*ACTIONS TO TAKE:*
1) Reproduce the stretch of the ReCAP README excerpt from "python scripts/prepare_cmv.py --output-dir" through "AUC (Table 2).", copying it word for word.
2) List every Python script under the scripts/ directory that the ReCAP README excerpt runs.

*SELECTED PASSAGE:*
— begin —

The framework also generalises beyond CMV to other personalization datasets with different characteristics (§4.3, paper Tables 4–5 — Llama-3.1-8B-Instruct as the predictor):

Dataset Task Metric Base profiler Ours
PRISM preference (binary) F1 0.5051 0.5879
OpinionQA survey stance (MCQ) Acc 0.4014 0.5306

Full numbers in docs/reproducing_results.md.


Table of contents


Installation

Requires Python ≥ 3.10.

git clone https://github.com/holi-lab/ReCAP.git
cd ReCAP

pip install -e .                 # core library + CLIs
pip install -e ".[vllm]"         # optional: local vLLM backend for training / inference

cp .env.example .env             # fill in OPENROUTER_API_KEY (+ HF_TOKEN for gated models)
set -a && source .env && set +a  # or use direnv / a dotenv loader of choice

Quickstart

End-to-end view-change prediction on 10 CMV test posts with Llama-3.1-8B as the predictor, via OpenRouter (no GPU required):

# 1. Fetch CMV test split from HuggingFace.
python scripts/prepare_cmv.py --output-dir data/cmv --report-stats

# 2. Run the full pipeline (QG → retrieve → profile → predict).
python scripts/run_pipeline.py \
    --config configs/inference/pipeline_llama8b.yaml \
    --dataset cmv --split test --limit 10 \
    --output outputs/cmv_test_llama8b.jsonl

# 3. Aggregate F1 / AUC (Table 2).
python scripts/eval_end_to_end.py --predictions outputs/cmv_test_llama8b.jsonl

Swap configs/inference/pipeline_llama8b.yaml for pipeline_llama70b.yaml or pipeline_gpt4o_mini.yaml to switch predictors.

Reproducing the paper

The table below maps every main-body paper artifact to the exact command. Full walk-through in docs/reproducing_results.md.

— end —

*DATA PROVIDED:*

— begin —

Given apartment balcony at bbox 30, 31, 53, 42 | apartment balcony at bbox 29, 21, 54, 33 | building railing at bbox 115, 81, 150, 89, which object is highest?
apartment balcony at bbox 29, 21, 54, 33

— end —

*ANSWER SET:*
1)
python scripts/prepare_cmv.py --output-dir data/cmv --report-stats

# 2. Run the full pipeline (QG → retrieve → profile → predict).
python scripts/run_pipeline.py \
    --config configs/inference/pipeline_llama8b.yaml \
    --dataset cmv --split test --limit 10 \
    --output outputs/cmv_test_llama8b.jsonl

# 3. Aggregate F1 / AUC (Table 2).

2)
scripts/prepare_cmv.py
scripts/run_pipeline.py
scripts/eval_end_to_end.py